** SELECTED TEXT **

Biotechnology in agriculture

While respecting ethical concerns, governments should recognize biotechnology's potential for increasing food supplies and alleviating hunger
  
This article is based on Biotechnology, a report to the FAO Committee on Agriculture (COAG), which met in Rome on 25-26 January 1999. Get full COAG documentation
Agriculture must feed an increasing human population forecast to reach 8,000 million by 2020. Although the rate of population growth is steadily decreasing, the increase in absolute numbers may be such that the carrying capacity of agricultural lands could soon be reached, given current technology. But if properly focused, new technologies - such as biotechnologies - offer a responsible way to enhance agricultural productivity today and in the future.

Biotechnology could help solve many problems limiting crops and livestock production in developing countries. For example, biotechnology-derived solutions for biotic and abiotic stresses, built into the genotype of plants, could reduce use of agrochemicals and water, thus promoting sustainable yields. However, FAO says, national programmes need to ensure that biotechnology benefits all sectors, including resource-poor rural populations, particularly in marginal areas where productivity increases will be more difficult to achieve.

A number of issues are of special concern to developing countries aiming at increasing their involvement in biotechnology and thus developing their agricultural sectors. For FAO, they include:

Setting priorities. Biotechnology expertise should complement existing technologies and be output-driven. Since biotechnology is often more expensive than conventional research, it should be used only to solve specific problems where it has comparative advantage. In many developing countries, funding for research in agriculture is being reduced, and often research is being privatized, with the consequent risk that it could be aimed mainly at resource-rich farmers. In addition to technical considerations, priority setting should take into account national development policies, private sector interests and market possibilities. Different stakeholders should be involved in the formulation of national biotechnology strategies, policies and plans.

Infrastructure and capacity. For research to be truly productive, there must be a critical mass of expertise, knowledge and facilities. Biotechnology is no exception. Biotechnology research requires skilled staff, backed up by well-equipped laboratories with proper working conditions, a constant supply of good quality water, a reliable electricity supply, and organized institutional support . A minimal technology base is needed to adapt technology tried and tested elsewhere to local ecological and production conditions. Biotechnology research needs strong and organized outreach services and suitable institutions and infrastructures to facilitate its application.

Biotech applications

Plant tissue culture (at right) can help developing countries produce disease-free, high-quality planting material. In commercial applications, such as floriculture, it also generates much-needed employment, particularly for women.
DNA-based techniques include isolation, amplification, modification and recombination of DNA; genetic engineering to obtain Genetically Modified Organisms (GMOs); use of markers and probes in gene mapping and in functional and structural genomics; and unambiguous identification of genotypes through DNA fingerprinting.

** ACTION ITEM **
Rewrite the part of the text on biotechnology in agriculture starting with "Plant tissue culture" and going on through "particularly for women.", with "floriculture" changed to "horticulture". Use only the text to do this.

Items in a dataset
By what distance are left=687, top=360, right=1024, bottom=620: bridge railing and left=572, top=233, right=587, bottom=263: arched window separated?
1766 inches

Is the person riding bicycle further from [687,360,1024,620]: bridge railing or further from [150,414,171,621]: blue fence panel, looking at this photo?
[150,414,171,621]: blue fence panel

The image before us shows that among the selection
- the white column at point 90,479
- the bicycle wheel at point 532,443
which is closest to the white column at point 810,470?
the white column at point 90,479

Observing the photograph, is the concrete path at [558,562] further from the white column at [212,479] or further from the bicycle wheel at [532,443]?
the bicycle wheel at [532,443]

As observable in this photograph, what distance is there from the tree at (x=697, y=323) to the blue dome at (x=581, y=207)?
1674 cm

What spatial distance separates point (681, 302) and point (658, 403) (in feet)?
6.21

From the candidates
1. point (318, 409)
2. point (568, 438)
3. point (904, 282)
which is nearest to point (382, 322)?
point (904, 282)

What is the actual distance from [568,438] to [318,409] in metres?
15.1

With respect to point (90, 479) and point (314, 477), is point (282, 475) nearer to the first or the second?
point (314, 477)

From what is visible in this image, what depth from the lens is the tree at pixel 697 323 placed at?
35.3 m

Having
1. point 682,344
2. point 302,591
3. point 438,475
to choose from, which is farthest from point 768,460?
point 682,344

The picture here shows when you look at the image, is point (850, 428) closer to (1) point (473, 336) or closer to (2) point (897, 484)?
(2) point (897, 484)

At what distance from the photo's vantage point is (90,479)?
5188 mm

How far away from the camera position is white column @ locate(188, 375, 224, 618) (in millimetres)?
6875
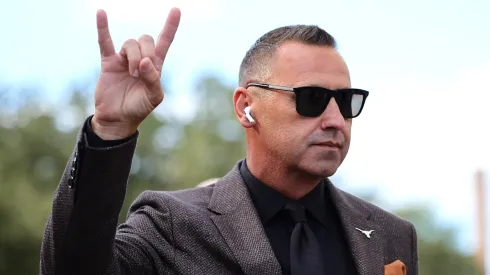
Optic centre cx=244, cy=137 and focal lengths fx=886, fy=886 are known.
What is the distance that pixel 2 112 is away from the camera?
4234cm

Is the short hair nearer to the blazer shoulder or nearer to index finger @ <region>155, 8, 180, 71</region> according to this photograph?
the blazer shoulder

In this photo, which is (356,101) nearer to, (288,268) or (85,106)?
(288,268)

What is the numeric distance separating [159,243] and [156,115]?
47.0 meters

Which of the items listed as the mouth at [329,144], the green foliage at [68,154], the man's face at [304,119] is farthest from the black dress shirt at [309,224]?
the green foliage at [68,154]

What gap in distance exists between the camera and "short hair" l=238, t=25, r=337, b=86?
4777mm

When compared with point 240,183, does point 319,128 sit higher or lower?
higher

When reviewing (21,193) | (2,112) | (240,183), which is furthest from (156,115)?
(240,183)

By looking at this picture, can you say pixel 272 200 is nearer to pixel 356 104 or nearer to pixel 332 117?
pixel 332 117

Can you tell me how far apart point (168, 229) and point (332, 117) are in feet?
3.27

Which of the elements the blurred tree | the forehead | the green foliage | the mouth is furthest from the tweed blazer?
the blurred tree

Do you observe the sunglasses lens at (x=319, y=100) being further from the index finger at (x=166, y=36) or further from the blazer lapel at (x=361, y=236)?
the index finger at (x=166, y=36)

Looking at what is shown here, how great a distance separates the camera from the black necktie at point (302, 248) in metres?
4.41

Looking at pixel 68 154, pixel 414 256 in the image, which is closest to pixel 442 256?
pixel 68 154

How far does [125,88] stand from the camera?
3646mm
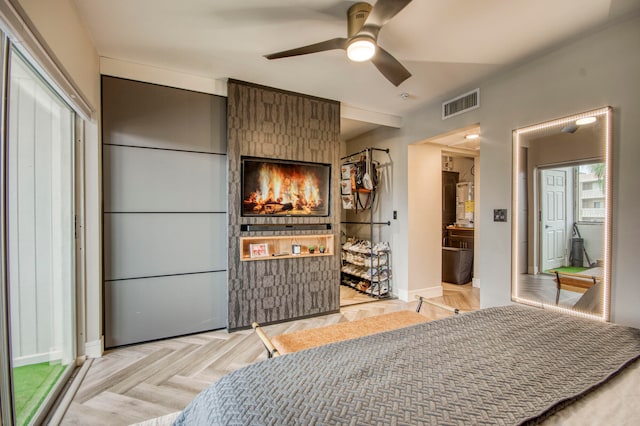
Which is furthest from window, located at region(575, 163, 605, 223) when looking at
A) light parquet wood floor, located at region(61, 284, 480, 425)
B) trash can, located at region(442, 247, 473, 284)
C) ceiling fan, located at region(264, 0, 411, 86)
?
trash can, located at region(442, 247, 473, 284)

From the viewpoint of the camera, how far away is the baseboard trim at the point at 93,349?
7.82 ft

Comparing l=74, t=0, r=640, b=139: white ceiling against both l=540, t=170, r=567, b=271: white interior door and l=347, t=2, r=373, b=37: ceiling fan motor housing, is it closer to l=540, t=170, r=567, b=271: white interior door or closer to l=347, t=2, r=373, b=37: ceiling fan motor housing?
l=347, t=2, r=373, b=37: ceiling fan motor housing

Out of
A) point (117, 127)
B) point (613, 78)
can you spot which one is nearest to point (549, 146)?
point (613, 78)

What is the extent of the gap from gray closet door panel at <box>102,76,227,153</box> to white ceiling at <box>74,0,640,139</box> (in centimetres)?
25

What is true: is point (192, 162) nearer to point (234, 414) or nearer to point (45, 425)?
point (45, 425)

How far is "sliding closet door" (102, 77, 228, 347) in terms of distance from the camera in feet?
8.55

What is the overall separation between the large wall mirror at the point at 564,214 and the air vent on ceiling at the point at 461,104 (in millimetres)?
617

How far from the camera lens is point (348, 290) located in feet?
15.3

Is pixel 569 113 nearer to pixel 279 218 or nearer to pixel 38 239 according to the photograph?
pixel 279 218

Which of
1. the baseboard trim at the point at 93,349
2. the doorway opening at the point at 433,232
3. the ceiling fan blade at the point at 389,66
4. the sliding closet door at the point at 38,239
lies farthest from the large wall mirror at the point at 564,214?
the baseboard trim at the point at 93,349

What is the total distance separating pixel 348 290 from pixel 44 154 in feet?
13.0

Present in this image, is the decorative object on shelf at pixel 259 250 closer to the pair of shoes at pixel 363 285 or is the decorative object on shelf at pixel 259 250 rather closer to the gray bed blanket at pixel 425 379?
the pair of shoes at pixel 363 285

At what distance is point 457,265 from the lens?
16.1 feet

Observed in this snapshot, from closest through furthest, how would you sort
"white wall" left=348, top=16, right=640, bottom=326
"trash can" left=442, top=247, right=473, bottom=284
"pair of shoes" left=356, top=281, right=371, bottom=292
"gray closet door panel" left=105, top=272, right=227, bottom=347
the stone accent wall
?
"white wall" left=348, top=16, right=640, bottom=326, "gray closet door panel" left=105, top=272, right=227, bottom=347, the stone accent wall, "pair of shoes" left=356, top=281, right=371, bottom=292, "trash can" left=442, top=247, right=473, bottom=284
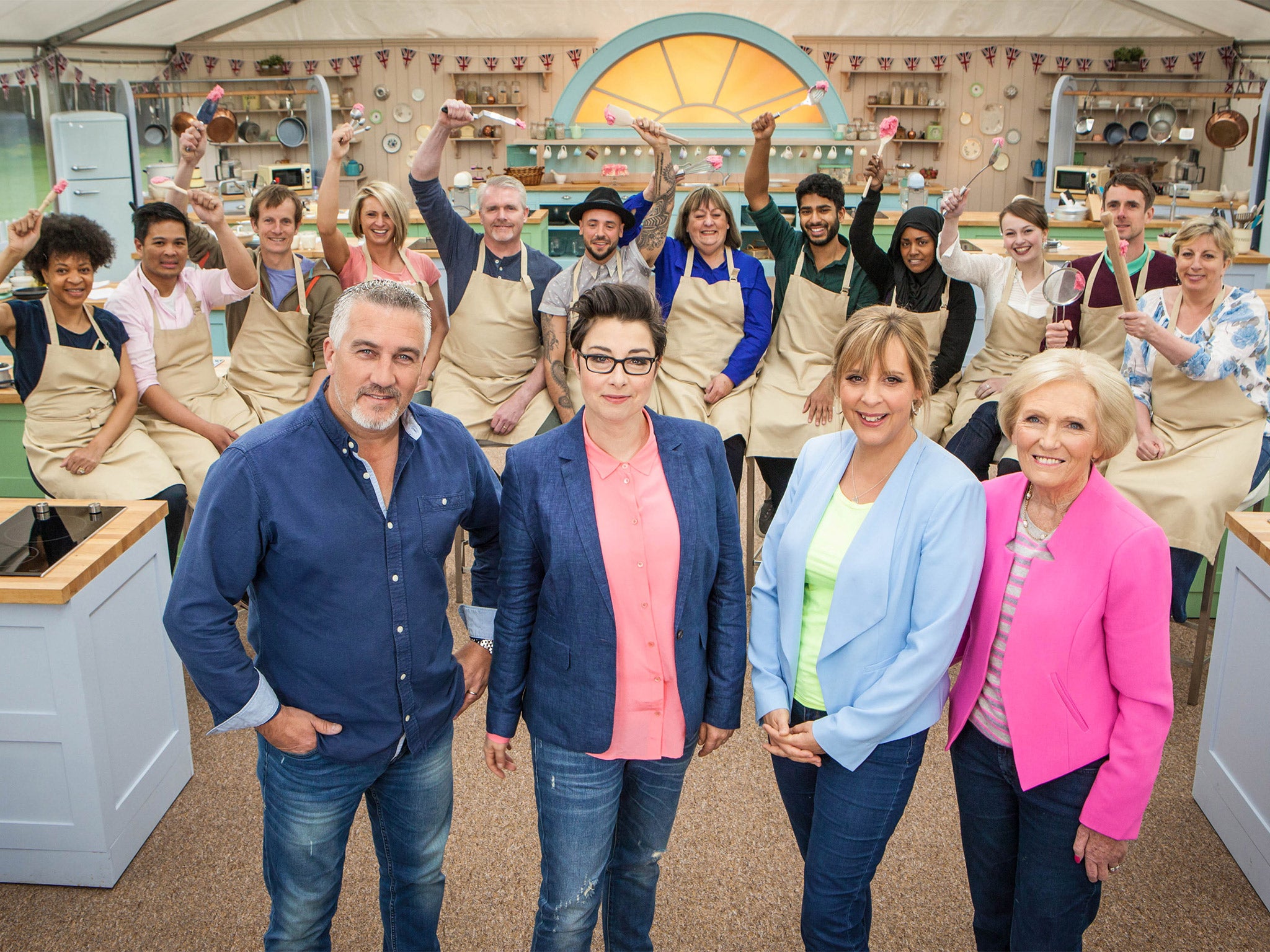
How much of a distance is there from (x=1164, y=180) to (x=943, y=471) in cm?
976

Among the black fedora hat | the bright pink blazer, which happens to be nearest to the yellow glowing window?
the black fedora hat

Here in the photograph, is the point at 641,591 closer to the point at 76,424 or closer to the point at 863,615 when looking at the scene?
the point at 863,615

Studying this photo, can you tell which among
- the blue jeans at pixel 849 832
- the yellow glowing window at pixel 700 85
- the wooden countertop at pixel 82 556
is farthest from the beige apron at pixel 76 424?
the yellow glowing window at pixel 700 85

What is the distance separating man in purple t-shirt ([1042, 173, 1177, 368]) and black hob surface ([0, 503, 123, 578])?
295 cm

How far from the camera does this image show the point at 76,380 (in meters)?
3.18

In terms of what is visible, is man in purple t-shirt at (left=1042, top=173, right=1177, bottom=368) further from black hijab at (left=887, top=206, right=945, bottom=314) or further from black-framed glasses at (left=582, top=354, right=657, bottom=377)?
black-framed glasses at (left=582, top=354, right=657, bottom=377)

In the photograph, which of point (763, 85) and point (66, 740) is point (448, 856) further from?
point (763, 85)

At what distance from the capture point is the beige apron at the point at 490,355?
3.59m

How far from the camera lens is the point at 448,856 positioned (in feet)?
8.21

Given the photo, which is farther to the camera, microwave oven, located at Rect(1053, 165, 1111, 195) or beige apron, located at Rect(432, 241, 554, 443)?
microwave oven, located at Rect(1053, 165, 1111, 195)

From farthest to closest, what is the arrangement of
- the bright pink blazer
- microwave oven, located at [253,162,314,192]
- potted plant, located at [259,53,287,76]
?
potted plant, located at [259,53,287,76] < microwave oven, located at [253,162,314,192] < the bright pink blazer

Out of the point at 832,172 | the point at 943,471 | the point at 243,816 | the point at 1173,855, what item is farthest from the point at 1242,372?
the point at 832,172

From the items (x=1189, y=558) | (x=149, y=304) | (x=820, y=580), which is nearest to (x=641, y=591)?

** RESPONSE TO THIS EXERCISE **
Plant tissue culture (at right) can help developing countries produce disease-free, high-quality planting material. In commercial applications, such as horticulture, it also generates much-needed employment, particularly for women.